'''

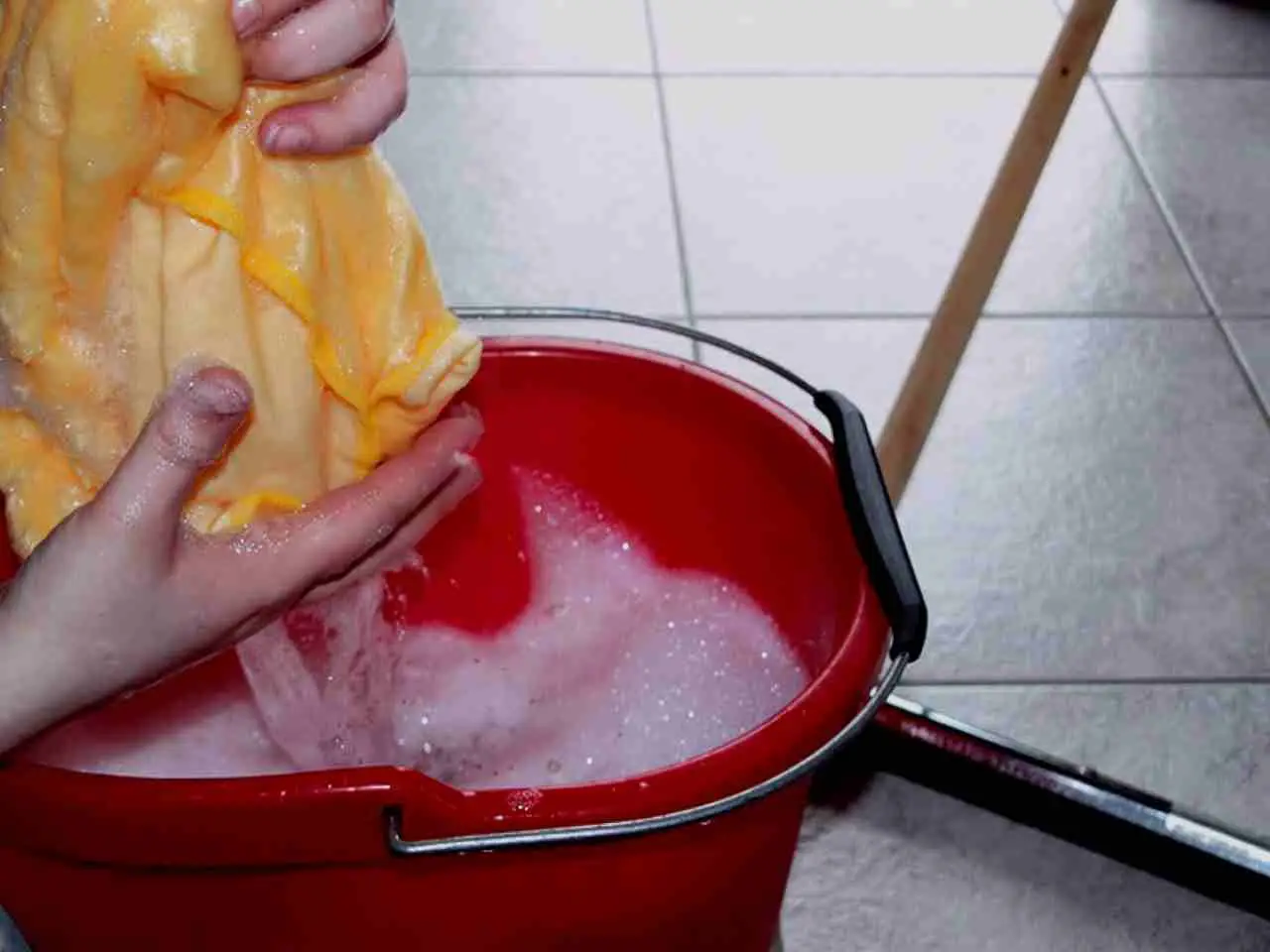 Pulizia scale condominiali: ecco la tariffa giusta che gli amministratori cercano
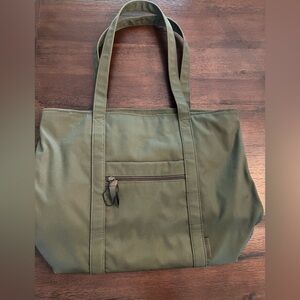 Vera Bradley Tote Climbing Ivy NWOT Fits Laptop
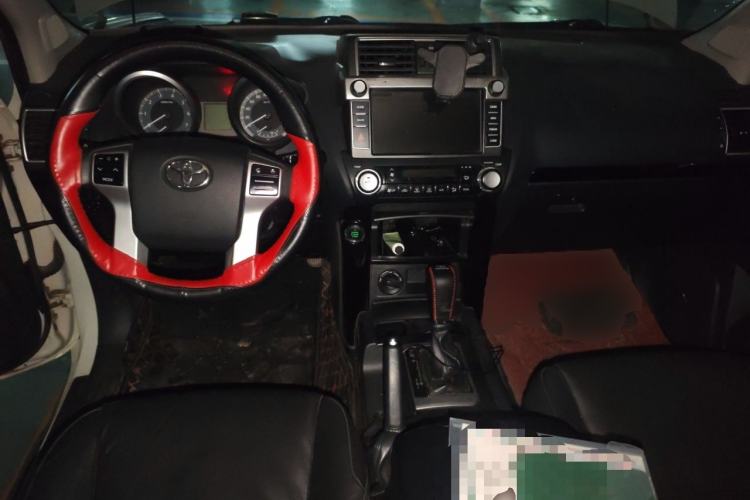 Used Toyota Prado 2016 2.7L Automatic Standard Edition Center Console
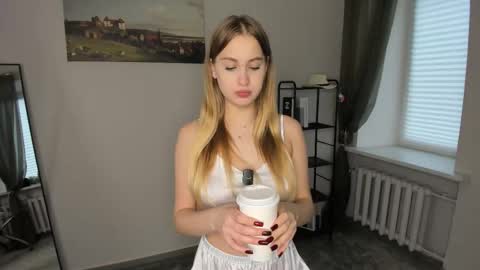 Elizabeth Elize online show from November 11, 8:36 am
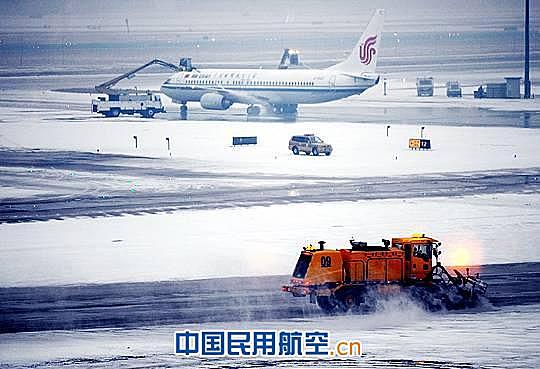 首都机场全力保障持续降雪天气的民航旅客出行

'''

PROBLEM TO WORK ON: Your copy must repeat the data word for word and show none of its images.

ANSWER TO THE PROBLEM:
 Pulizia scale condominiali: ecco la tariffa giusta che gli amministratori cercano
 Vera Bradley Tote Climbing Ivy NWOT Fits Laptop
 Used Toyota Prado 2016 2.7L Automatic Standard Edition Center Console
 Elizabeth Elize online show from November 11, 8:36 am
 首都机场全力保障持续降雪天气的民航旅客出行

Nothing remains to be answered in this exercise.